In contrast, the Punjabi-Pathan mixed community surrounding PK-2 is older and “just the tiniest bit better off in terms of money,” explained Madeeha. More kids are wearing the uniform, their shoes are not as worn off, and they are cleaner.

This is Zareena Khala’s community. Here PK-2 has existed for over 15 years now. She has fought for this school’s ongoing operation where her son too studied. She even got beaten up by a group of women because they did not like her ‘Punjabi’ initiatives. But the school went on and today it can claim a number of its students have gone on to join mainstream schools – these are the role models for the young ones in PK-2 now.

But where are her sons today? This is the only time Zareena Khala’s voice falters.

“This is where all my claims become meaningless.” The older and the first one studied till ninth grade. The younger one managed to reach sixth grade. Both got involved with heroin, found in abundance around Golra station. Both are married. The older one does nothing, the younger one sells pappard, like his father.

“We don’t claim to change these children’s lives or to get them jobs.

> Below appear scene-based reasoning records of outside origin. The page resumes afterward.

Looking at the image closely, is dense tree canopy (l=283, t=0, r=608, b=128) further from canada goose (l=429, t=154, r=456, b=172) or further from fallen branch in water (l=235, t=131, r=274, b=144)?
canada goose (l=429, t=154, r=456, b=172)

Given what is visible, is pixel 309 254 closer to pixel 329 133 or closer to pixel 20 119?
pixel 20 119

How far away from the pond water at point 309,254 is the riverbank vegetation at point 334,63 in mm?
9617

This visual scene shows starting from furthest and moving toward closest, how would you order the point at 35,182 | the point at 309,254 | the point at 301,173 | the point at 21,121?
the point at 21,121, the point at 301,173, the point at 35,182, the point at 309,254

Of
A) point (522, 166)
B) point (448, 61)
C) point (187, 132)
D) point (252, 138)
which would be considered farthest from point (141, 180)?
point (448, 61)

A taxi driver’s son from our schools might also become a taxi driver, but at least he’ll be able to read. We can improve their quality of life,” explained Madeeha.

“And we guarantee, all these kids who have studied with us will send their kids to schools,” declared Sabira earnestly.

Zareen Khala is a grandmother now. And her daughters-in-law have placed their kids – not in PK-2 – but in a private English medium school nearby.